子——”他指著模型“——就是幹這個用的。一旦你進入深水區,你可以選擇兩隻遙控手臂來放置這些裝置。你說的外接裝置有幾件?”
“有好幾件。”
“多於八件嗎?”
“噢,是的。差不多。”
“啊,你們說的是多次潛入,在任何一次特定的潛水中,你們只能帶八個或十個外接裝置。”他嘮叨了一會兒,然後看了看他們的臉,想搞清楚他們冷漠的表情背後到底隱藏著什麼。

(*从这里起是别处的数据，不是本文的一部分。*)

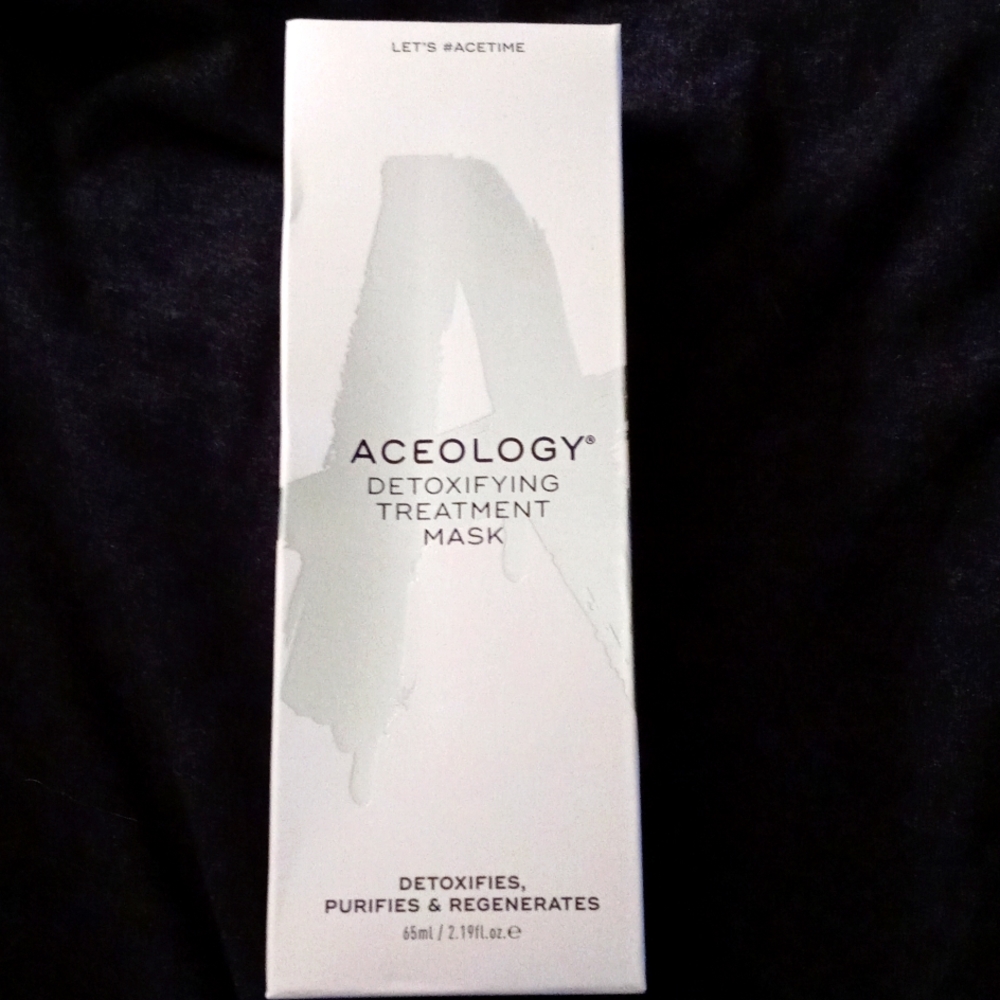 Aceology Detoxifing Treatment Mask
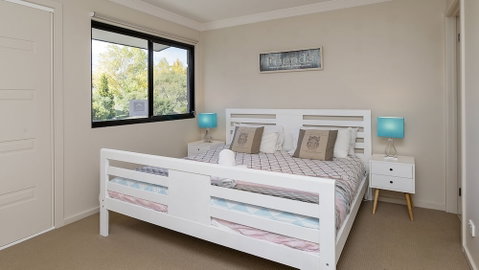 Khione 1 - Modern & Spacious With Views Towards Lake Jindabyne & The Mountains Beyond - Sydneys Hotel 0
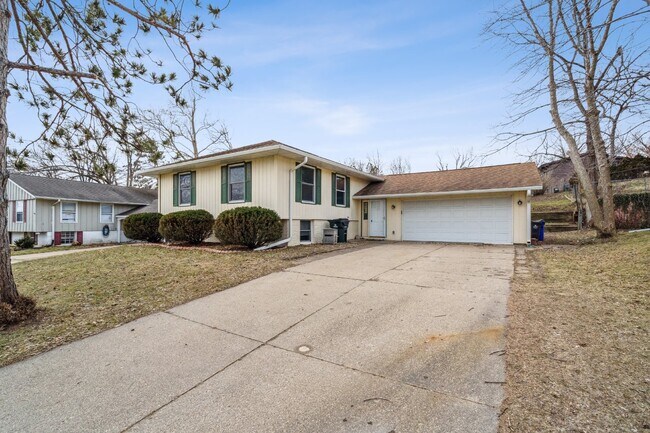 Building Photo - 3 Bedroom | 2 Bathroom Single Family Home ...
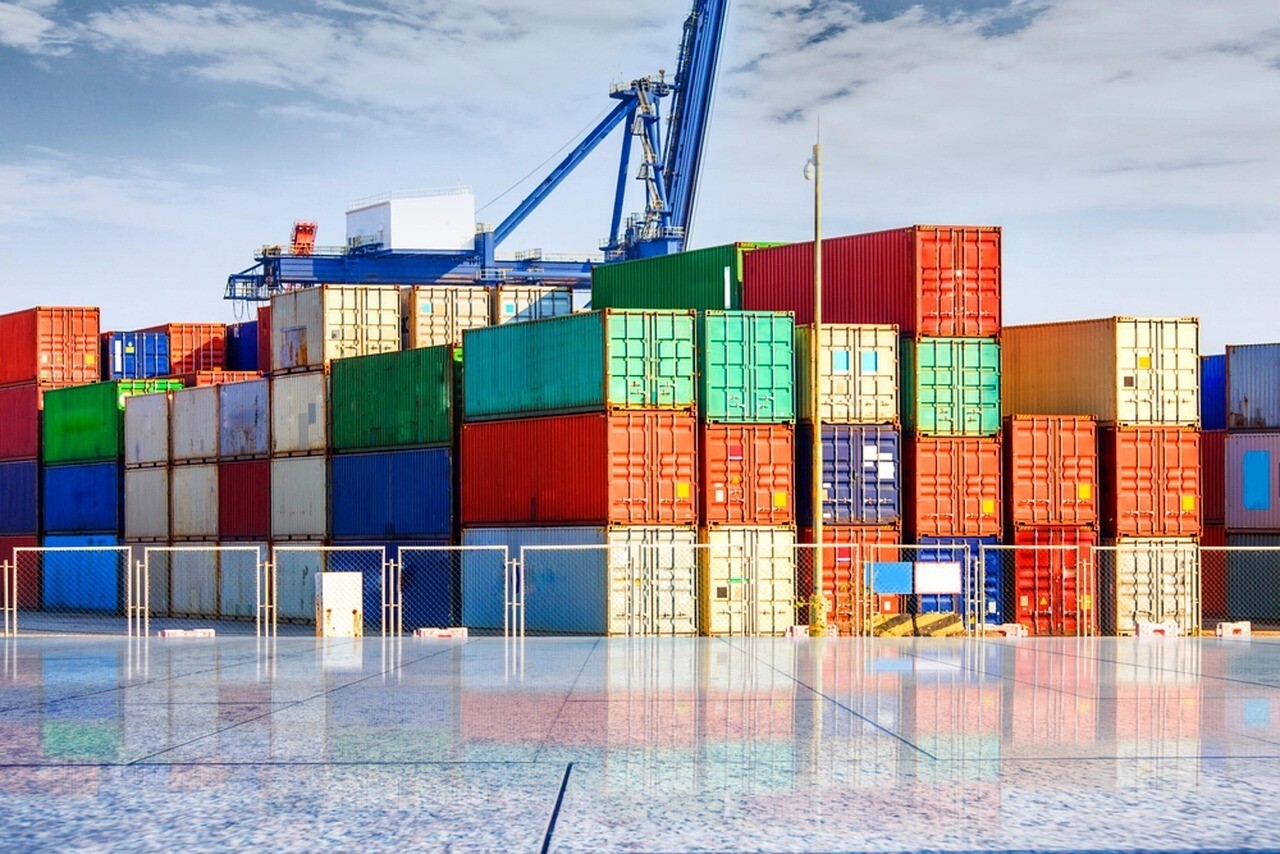 India’s exports hit $824.9 billion in FY25, but aluminium drops 10.79%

他們想租四個月,從當年的八月份開始。他們想讓達蒙把潛艇和補給船運到莫爾茲比港和新幾內亞島。然後到那兒去取。
“你去的地方不同,需要的航海許可證也不同——”
“我們以後再來考慮這件事。”那個律師說。
“潛艇上的工作人員——”
“這件事我們也可以以後考慮。”
“它是合同的一部分。”
“那就把它寫進去吧。怎麼都行。”
“租期結束時你會把補給船開到莫爾茲比港嗎?”
“是的。”
達蒙在臺式電腦前坐下來,開始填寫估價表。總共有四十三大類(不包括保險)需要填寫。他終於算出了最後的結果。“五十八萬三千美元。”他說。
那兩個人連眼睛都沒有眨一下。他們只是點了點頭。
“預付一半。”
他們又點了點頭。
“另一半在你們到莫爾茲比港取貨之前由第三者儲存。”他對老主顧從來不提這樣的要求。但是由於某種原因,這兩個人使他心神不安。
“好吧。”律師說。
“另加百分之二十的意外事故費用,需提前支付。”
這是完全沒有必要的。但現在他試圖讓這兩個傢伙離開。但不奏效。
“好吧。”
“好,”達蒙說。“好了,如果你們想在簽字之前跟你們代表的公司談一談——”
“不用。我們現在已經準備好了。”
接著,其中一個人拿出一個信封,遞給達蒙:“告訴我,你是否滿意。”
這是一張二十五萬美元的支票。開自地震服務公司,可支付給加拿大海運。
達蒙點點頭,說“滿意”。他把支票和信封放在桌上潛艇模型的旁邊。
其中一個人說道,“你介不介意我做幾個記錄?”然後他拿起信封在上面胡亂地寫著。
他們走了之後,達蒙才意識到他們把支票給他之後就把信封拿走了。因此上面沒有留下指紋。
難道他真的患上偏執狂了嗎?
第二天早上,他這麼想。去加拿大豐業銀行存那張支票時,他順便拜訪了一下銀行經理約翰·金,要他查一查地震服務公司賬戶上是否有支票上寫的那麼多錢。
約翰·金說他立刻去查。
6 斯坦菲德利斯
8月23日,星期一
凌晨3時02分
天啊,太冷了。喬治·莫頓一邊這樣想著,一邊從“陸地巡洋艦”上下來。這位鉅富慈善家一邊跺著腳,一邊戴手套,想讓自己暖和一些。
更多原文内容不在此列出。